戦後ギャグマンガ史
2009年12月24日(木) 00:00 JST

著者は第1回コミックマーケット創立メンバーで漫画評論家。
「戦後少女マンガ史」「戦後SFマンガ史」「戦後ギャグマンガ史」という、
戦後マンガ史三部作となっている本、だそうです。
とても立派(?)な方だったようで、この本も立派です。
評論の仕方はとてもおとなしく、どちらかというと漫画の伝道師的な立場で
物言う態度が、普通の人々によく受け入れられた一因なのだと思います。
この本はちょっと古いので、一番新しいところでもドラえもんとか、
Drスランプ アラレちゃんとかのあたりまでのギャグマンガ史なのですが、
逆にこの古めかしさは、われわれの世代にとっては新しくもあります。

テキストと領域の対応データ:
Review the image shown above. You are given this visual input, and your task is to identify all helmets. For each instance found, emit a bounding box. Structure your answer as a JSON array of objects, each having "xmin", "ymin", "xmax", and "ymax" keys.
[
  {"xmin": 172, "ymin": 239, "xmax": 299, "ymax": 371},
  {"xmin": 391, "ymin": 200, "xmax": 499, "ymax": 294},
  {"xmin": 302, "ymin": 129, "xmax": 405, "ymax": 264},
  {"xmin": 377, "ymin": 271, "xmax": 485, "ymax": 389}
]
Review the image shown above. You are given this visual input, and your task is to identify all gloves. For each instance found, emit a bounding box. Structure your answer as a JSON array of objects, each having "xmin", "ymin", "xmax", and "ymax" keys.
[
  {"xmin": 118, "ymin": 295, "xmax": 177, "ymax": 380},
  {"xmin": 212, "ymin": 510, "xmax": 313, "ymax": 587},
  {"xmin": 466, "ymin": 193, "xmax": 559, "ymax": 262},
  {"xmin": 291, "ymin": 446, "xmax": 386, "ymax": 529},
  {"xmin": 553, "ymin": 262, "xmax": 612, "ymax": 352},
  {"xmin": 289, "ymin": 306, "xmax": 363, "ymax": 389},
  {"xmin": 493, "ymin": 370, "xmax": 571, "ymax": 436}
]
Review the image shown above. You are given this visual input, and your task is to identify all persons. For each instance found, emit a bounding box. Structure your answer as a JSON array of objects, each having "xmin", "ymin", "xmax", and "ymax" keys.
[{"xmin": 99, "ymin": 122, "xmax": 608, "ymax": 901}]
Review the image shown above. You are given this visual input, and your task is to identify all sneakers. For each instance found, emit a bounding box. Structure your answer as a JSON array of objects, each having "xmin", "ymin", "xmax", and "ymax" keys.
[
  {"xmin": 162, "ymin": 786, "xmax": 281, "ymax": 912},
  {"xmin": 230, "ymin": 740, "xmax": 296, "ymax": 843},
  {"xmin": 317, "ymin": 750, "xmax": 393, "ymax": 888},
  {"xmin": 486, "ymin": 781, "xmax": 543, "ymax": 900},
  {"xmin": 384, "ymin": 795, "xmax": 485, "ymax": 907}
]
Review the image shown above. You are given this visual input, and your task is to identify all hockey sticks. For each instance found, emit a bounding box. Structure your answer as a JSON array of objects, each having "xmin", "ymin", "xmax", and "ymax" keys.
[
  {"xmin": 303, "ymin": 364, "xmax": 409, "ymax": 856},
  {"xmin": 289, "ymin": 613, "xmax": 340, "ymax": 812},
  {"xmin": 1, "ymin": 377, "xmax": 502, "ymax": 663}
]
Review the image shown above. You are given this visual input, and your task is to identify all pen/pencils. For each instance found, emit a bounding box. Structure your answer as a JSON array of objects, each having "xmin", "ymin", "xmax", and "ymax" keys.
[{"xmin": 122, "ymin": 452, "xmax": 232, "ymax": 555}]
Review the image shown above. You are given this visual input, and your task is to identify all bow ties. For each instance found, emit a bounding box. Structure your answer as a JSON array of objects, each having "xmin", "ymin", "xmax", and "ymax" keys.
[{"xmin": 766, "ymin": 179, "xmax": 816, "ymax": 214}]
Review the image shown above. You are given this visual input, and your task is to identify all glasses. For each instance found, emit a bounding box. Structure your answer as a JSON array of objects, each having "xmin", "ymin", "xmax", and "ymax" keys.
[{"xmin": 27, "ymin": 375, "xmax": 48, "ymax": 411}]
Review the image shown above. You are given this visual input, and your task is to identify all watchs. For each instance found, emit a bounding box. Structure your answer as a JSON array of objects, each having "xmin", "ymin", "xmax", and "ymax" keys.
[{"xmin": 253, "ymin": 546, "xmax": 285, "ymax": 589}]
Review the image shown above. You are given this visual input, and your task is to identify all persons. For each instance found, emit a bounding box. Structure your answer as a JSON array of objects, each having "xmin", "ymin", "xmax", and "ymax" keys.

やること 1 |
本文によると、この本が扱うギャグマンガ史は、一番新しいところでどの作品のあたりまでですか。
やること 2 |
『戦後ギャグマンガ史』を紹介している本文の続きを書いてください。

期待する答え 1 |
ドラえもんや、Drスランプ アラレちゃんのあたりまでです。

期待する答え 2 |
本人があとがきで述べるように「マンガ史」にはなっていませんが、
戦後のギャグマンガのありとあらゆるところがつめこまれた百科事典的な内容は、
よい意味で、読破するのに相当苦労する本でした。
機会があれば三部作のほかの2作も読んでみたいところですが、
これだけしっかりと書かれた本は、読むほうにも準備と覚悟がいりますね・・・
あの時代のこの手の人々の息吹が感じられる一冊。
P.S
著者はタバコとコーラが大好きで、2006年に肺がんでお亡くなりに。享年53。